From STEM to Microsoft software engineer

Prathyusha Pillari

Prathyusha Pillari

courtesy photo

Prathyusha Pillari chose to attend the University of Washington Bothell “because it's a great STEM school.” She majored in Computer Science & Software Engineering, graduated after winter quarter 2020 and started working at Microsoft as a software engineer. 

But, that’s not all. 

As a student on campus for four years, Pillari said she discovered opportunities and clubs even within her first year and “fell in love with the sense of community that the entire school had.”

For her engagement and accomplishments, Pillari was recognized this last academic year as one of the Husky 100, students from across all three UW campuses honored for making the most of their UW education.

Finding community 

Pillari said she found her communities in two clubs in particular: Her Campus and the Association for Computing Machinery. The Her Campus club was a place for women to candidly express themselves in a safe place. The club is advised by Peter Brooks, an assistant teaching professor in the School of Interdisciplinary Arts & Sciences, who also was a mentor to Pillari. 

More than just a club, ACM is a chapter of a professional tech organization. It helps students network and prepare for careers with events such as hackathons. Along with getting advice and support from mentor Arkady Retik, an associate teaching professor in the School of STEM, Pillari said she learned a lot about the tech industry. 

Pillari also gained valuable experience through her involvement with UWave Radio, the student-run station where she was both a team member and a leader. She was a member of several other organizations as well: Bothell Women in Science and Engineering; Womxn of Color Healing Circle; South Asian Student Association; and Child Rights and You. 

“My community helped me grow to be where I am today,” Pillari said. 

Along the way, she explored career possibilities through internships at Goldman Sachs and Microsoft. “I got a chance to experiment with some of these roles and ultimately chose to be a software engineer because I love coding, building things and seeing them work,” Pillari said. 

Giving back 

Pillari is still involved in the ACM club, volunteering at events and hosting mock interviews. 

“I believe in the mission, and I love the tech industry,” she said. “I recently had a lunch meeting with some of our ACM UW Bothell alumni working at Microsoft, so it is a close community.” 

In the future, Pillari wants to attend graduate school, focusing her advanced studies on artificial intelligence or cloud technologies. 

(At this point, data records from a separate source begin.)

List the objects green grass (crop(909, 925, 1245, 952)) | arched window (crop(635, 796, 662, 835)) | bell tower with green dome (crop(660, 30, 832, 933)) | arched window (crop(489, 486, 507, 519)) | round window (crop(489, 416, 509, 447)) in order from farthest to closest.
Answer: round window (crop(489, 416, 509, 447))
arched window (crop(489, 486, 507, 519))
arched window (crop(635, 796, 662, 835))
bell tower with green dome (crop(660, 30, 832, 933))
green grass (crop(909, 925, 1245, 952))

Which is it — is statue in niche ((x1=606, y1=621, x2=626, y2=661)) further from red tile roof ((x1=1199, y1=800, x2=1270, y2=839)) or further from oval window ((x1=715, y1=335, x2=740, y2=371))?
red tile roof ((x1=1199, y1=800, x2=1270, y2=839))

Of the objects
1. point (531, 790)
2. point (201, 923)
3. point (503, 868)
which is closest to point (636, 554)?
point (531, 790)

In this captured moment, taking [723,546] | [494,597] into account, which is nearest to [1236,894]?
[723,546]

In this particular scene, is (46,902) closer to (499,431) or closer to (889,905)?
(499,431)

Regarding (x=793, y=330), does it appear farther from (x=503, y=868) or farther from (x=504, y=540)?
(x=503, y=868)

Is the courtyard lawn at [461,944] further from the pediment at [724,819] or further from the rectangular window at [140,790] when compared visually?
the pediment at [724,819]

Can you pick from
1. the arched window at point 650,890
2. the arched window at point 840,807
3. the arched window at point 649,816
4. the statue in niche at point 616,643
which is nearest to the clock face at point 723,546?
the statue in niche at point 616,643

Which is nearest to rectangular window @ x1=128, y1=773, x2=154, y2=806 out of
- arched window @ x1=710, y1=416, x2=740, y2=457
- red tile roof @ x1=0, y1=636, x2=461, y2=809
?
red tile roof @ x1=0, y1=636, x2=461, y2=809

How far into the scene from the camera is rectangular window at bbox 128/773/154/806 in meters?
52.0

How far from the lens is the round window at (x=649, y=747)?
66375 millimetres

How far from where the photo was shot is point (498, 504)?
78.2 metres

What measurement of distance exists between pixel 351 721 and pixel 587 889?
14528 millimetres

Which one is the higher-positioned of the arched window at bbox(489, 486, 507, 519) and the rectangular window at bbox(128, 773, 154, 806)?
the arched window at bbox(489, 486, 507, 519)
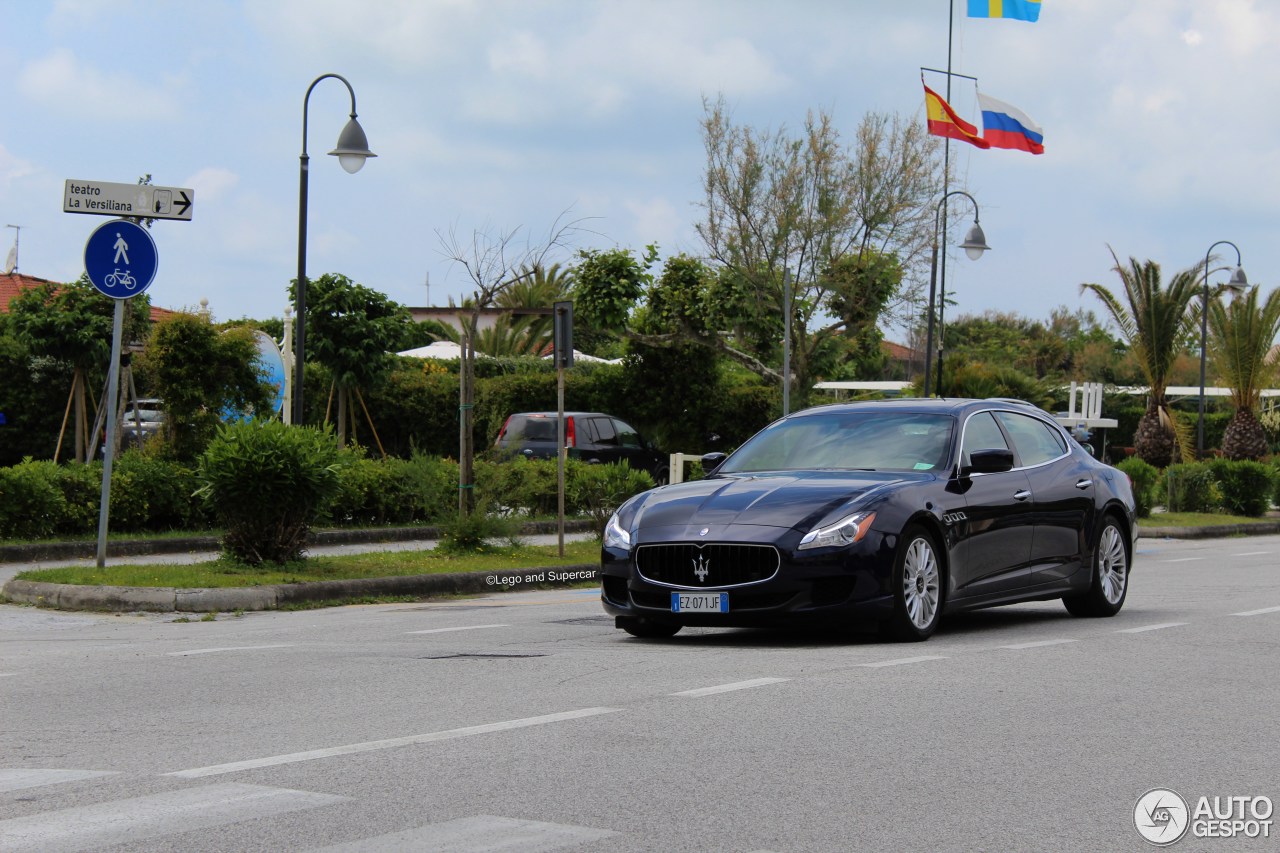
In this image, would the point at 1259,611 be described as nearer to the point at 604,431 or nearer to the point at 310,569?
the point at 310,569

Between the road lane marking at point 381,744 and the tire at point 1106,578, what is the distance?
572cm

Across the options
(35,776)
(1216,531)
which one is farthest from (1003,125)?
(35,776)

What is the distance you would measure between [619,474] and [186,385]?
245 inches

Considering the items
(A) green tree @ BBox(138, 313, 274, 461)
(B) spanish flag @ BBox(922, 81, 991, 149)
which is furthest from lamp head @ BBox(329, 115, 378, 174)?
(B) spanish flag @ BBox(922, 81, 991, 149)

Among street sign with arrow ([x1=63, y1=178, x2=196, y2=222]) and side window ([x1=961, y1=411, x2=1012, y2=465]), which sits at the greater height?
street sign with arrow ([x1=63, y1=178, x2=196, y2=222])

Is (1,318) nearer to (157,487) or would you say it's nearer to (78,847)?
(157,487)

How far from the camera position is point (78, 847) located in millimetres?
4633

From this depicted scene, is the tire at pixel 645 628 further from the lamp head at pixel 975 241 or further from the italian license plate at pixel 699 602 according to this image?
the lamp head at pixel 975 241

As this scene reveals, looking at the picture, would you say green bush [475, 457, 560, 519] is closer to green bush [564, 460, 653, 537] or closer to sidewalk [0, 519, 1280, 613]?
green bush [564, 460, 653, 537]

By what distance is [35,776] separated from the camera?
5.68 metres

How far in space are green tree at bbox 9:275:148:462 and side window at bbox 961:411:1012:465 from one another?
1755 centimetres

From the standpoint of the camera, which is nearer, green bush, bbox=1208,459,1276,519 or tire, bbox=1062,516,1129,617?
tire, bbox=1062,516,1129,617

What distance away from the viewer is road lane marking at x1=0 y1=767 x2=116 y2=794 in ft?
18.1

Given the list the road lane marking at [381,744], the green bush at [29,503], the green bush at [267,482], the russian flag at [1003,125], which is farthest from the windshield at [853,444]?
the russian flag at [1003,125]
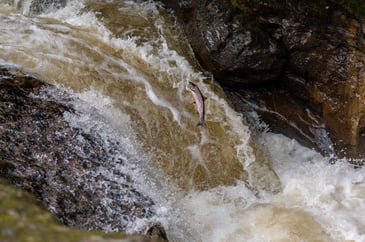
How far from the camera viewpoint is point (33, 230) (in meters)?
2.14

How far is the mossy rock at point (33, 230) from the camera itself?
206 cm

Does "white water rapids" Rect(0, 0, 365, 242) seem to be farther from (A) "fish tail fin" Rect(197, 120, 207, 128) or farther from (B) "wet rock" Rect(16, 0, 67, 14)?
(B) "wet rock" Rect(16, 0, 67, 14)

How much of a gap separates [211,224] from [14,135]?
2197 mm

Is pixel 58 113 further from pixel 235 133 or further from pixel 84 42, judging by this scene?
pixel 235 133

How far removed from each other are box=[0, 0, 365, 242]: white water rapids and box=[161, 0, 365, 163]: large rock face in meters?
0.28

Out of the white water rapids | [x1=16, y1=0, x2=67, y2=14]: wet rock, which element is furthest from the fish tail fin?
[x1=16, y1=0, x2=67, y2=14]: wet rock

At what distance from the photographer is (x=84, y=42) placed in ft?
20.1

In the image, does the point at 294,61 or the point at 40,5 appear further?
the point at 40,5

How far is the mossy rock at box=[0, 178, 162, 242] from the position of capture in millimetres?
2064

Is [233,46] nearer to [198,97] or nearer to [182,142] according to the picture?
[198,97]

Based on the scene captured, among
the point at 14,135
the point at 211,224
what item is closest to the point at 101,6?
the point at 14,135

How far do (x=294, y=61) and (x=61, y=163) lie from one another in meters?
3.23

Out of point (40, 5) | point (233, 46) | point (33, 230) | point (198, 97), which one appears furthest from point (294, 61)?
point (33, 230)

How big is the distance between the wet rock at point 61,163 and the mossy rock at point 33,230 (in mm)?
1250
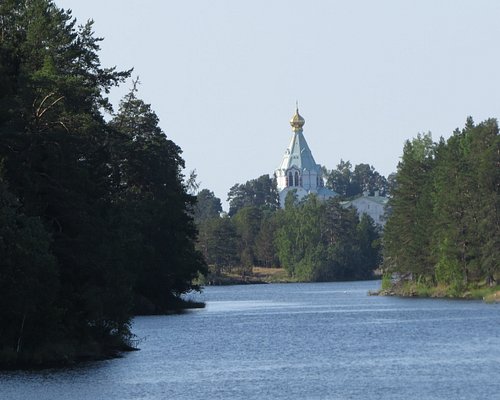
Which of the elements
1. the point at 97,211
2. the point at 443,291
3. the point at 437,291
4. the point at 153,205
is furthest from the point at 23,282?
the point at 437,291

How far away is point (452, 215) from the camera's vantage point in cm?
11100

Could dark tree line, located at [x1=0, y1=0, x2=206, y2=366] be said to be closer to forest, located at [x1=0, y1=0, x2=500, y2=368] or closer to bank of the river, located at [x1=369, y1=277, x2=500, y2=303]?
forest, located at [x1=0, y1=0, x2=500, y2=368]

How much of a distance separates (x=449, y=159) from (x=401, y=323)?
133 ft

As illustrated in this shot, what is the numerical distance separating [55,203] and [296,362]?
1158 cm

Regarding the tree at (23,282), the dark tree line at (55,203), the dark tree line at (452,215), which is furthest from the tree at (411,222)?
the tree at (23,282)

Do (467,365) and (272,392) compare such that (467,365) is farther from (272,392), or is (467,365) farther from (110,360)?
(110,360)

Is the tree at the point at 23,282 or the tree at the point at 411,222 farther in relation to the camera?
the tree at the point at 411,222

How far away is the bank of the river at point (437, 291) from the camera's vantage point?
348ft

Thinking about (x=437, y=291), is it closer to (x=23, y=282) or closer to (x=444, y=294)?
(x=444, y=294)

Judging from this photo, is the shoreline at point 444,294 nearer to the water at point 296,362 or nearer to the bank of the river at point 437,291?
the bank of the river at point 437,291

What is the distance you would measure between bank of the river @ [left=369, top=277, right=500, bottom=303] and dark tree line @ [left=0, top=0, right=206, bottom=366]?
3789 centimetres

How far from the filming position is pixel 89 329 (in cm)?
5709

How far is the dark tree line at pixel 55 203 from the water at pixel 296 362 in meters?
2.00

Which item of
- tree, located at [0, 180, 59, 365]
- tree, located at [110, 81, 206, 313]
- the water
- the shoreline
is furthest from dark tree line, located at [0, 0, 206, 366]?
the shoreline
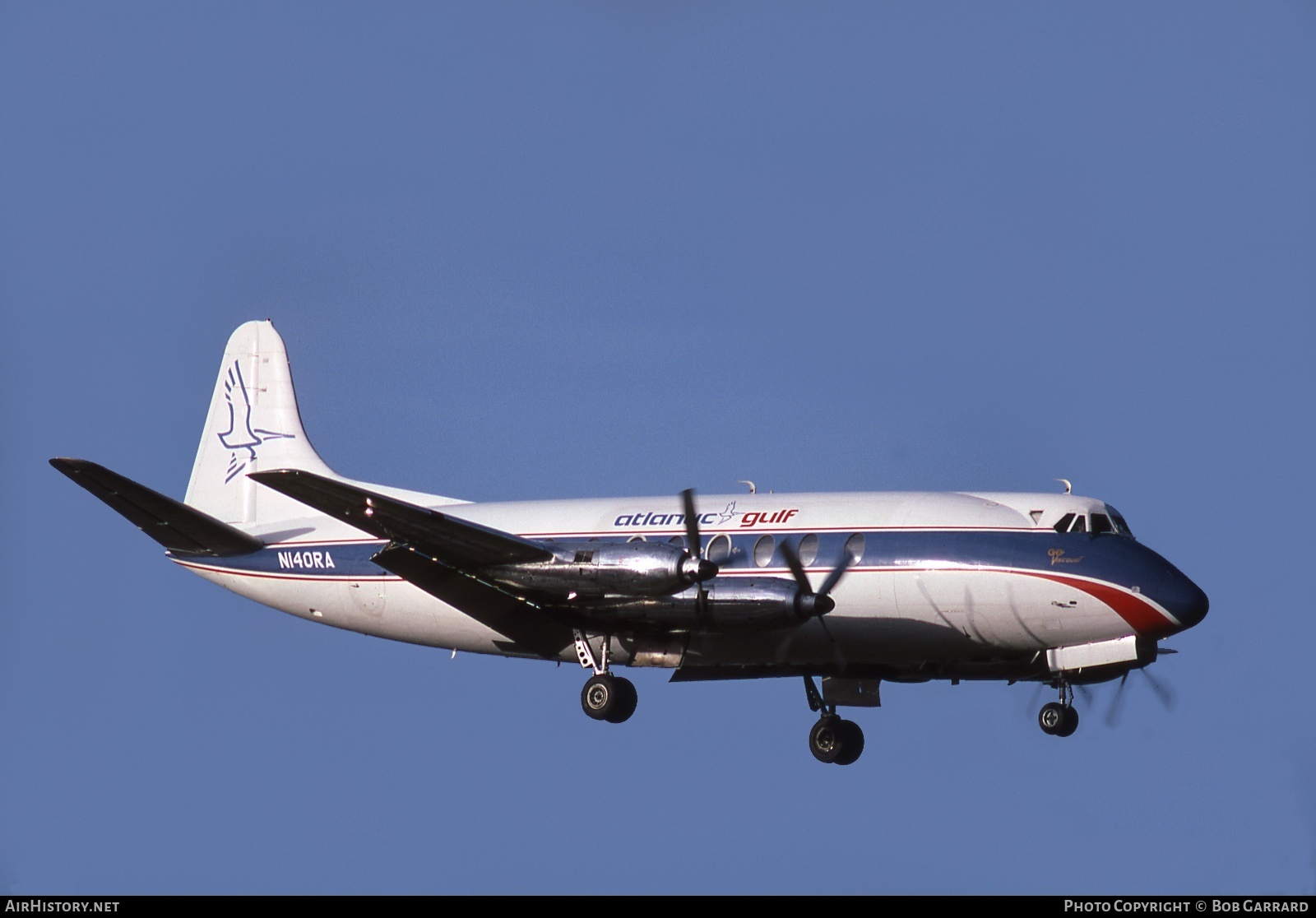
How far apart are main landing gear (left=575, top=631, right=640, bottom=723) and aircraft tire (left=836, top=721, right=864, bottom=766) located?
178 inches

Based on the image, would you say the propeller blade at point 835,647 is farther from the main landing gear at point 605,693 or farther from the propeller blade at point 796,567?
the main landing gear at point 605,693

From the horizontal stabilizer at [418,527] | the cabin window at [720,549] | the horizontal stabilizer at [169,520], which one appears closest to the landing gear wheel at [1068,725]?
the cabin window at [720,549]

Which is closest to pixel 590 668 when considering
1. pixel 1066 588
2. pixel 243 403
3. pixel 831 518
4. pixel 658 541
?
pixel 658 541

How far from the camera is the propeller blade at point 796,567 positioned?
26.4 metres

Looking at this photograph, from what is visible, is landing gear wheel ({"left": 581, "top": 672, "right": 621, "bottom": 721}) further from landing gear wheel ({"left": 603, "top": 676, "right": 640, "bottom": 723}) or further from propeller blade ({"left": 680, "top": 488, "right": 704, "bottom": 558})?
propeller blade ({"left": 680, "top": 488, "right": 704, "bottom": 558})

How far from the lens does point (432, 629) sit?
30969mm

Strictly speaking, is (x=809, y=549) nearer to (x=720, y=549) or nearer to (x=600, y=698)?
(x=720, y=549)

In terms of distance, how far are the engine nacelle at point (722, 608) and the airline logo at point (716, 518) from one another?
127cm

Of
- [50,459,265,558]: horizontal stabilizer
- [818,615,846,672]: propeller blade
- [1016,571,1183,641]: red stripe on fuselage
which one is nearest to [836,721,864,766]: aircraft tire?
[818,615,846,672]: propeller blade

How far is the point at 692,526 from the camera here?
26562 mm

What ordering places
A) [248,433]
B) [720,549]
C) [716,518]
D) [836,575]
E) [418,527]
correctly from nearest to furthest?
[836,575], [418,527], [720,549], [716,518], [248,433]

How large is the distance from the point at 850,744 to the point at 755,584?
18.6ft

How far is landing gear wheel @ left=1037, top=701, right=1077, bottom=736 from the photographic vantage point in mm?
28906

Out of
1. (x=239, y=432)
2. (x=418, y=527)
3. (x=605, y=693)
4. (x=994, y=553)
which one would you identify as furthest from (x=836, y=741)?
(x=239, y=432)
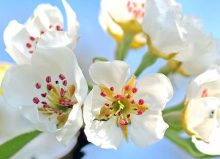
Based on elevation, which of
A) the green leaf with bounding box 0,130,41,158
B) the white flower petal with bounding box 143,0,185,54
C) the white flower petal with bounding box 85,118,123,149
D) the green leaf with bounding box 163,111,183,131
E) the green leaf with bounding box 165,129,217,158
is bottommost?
the green leaf with bounding box 0,130,41,158

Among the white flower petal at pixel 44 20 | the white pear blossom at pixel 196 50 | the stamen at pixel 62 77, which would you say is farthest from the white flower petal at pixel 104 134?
the white flower petal at pixel 44 20

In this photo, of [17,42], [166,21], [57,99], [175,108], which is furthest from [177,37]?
[17,42]

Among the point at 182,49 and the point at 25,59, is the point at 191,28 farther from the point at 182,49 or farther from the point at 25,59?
the point at 25,59

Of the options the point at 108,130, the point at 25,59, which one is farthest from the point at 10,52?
the point at 108,130

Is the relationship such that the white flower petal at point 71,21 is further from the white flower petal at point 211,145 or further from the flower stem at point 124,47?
the white flower petal at point 211,145

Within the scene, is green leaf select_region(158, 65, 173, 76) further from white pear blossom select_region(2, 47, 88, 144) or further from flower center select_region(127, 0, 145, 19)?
white pear blossom select_region(2, 47, 88, 144)

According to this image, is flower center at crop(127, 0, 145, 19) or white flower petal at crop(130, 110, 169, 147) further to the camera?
flower center at crop(127, 0, 145, 19)

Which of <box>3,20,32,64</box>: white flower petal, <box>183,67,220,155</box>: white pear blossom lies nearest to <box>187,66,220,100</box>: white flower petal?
<box>183,67,220,155</box>: white pear blossom
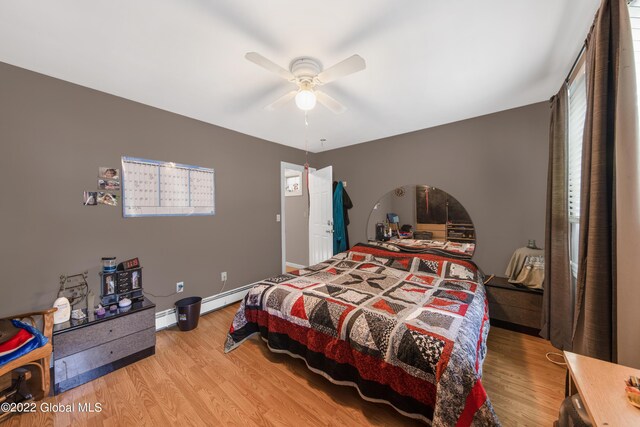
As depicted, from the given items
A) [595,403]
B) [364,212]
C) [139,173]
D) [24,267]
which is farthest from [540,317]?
[24,267]

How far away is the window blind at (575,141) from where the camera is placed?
181 centimetres

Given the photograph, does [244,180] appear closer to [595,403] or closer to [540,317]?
[595,403]

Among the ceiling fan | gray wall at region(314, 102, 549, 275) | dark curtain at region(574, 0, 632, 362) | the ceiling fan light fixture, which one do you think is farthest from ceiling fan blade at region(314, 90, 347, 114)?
gray wall at region(314, 102, 549, 275)

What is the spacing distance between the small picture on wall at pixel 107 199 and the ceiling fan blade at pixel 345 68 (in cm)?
222

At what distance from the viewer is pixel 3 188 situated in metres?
1.77

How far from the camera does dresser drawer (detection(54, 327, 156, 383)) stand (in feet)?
5.60

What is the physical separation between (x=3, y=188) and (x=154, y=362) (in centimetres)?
177

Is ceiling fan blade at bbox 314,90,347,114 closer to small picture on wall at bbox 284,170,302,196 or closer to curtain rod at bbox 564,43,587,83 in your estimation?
curtain rod at bbox 564,43,587,83

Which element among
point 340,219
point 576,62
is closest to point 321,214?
point 340,219

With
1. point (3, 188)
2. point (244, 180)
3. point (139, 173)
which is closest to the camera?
point (3, 188)

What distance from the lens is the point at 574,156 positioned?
1.96m

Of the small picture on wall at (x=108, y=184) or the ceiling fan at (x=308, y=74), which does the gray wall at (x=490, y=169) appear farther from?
the small picture on wall at (x=108, y=184)

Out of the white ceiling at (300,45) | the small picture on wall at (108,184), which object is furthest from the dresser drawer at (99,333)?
the white ceiling at (300,45)

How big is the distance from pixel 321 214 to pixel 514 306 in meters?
2.79
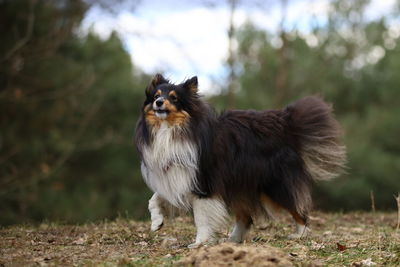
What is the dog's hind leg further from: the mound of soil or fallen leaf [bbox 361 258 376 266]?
the mound of soil

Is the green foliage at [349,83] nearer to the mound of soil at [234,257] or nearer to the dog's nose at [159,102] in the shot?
the dog's nose at [159,102]

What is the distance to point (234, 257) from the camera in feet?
16.6

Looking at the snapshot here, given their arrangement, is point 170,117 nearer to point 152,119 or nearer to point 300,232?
point 152,119

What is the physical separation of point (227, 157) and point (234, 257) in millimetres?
1972

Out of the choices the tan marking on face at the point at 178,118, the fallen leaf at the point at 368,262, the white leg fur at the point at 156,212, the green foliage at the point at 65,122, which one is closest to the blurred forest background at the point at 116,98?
the green foliage at the point at 65,122

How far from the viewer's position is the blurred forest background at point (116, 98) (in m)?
16.9

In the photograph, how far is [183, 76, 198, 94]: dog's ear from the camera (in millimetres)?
6875

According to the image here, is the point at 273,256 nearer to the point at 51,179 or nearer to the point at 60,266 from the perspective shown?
the point at 60,266

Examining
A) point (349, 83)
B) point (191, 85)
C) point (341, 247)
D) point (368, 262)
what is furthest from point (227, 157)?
point (349, 83)

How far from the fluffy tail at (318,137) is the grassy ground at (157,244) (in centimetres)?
86

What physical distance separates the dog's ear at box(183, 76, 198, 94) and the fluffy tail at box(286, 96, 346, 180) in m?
1.36

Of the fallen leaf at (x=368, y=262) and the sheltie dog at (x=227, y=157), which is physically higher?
the sheltie dog at (x=227, y=157)

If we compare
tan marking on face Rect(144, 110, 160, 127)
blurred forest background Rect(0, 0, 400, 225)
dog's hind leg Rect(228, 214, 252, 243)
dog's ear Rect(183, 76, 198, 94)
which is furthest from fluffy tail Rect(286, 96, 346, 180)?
blurred forest background Rect(0, 0, 400, 225)

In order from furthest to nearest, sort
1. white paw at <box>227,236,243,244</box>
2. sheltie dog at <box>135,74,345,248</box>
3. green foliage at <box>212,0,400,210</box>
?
green foliage at <box>212,0,400,210</box> → white paw at <box>227,236,243,244</box> → sheltie dog at <box>135,74,345,248</box>
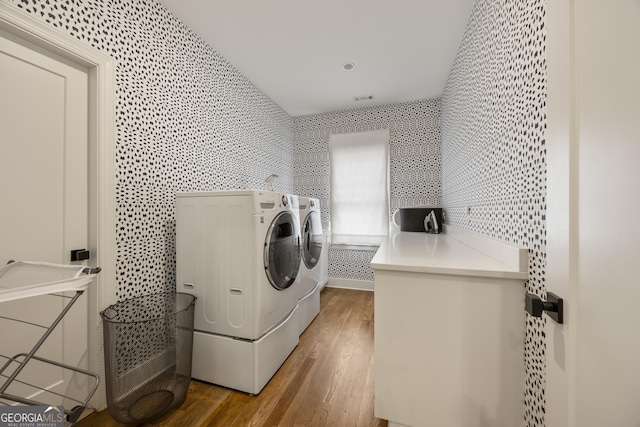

Because she graduated from UW Bothell just as the campus shifted to remote operations, Pillari celebrated at the virtual commencement. She would love to attend an in-person ceremony for the Class of 2020, whenever that might be. 

Although Pillari did not have to pivot into online courses, she knows they can be challenging. Still, she advises current students to make use of all the resources available through UW Bothell. 

“Join clubs and contribute as much as you can. Reach out to professors and club members if you need help,” she said. “The connections you make in college will last a lifetime.” 

Each year, the University of Washington selects 100 students who are making the most of their Husky experience. Thirteen UW Bothell students were recognized as part of the Husky 100 Class of 2020. What's special about a Husky 100 recipient? They dare to do. They use what they learn inside and outside the classroom to grow personally and to create change in their communities.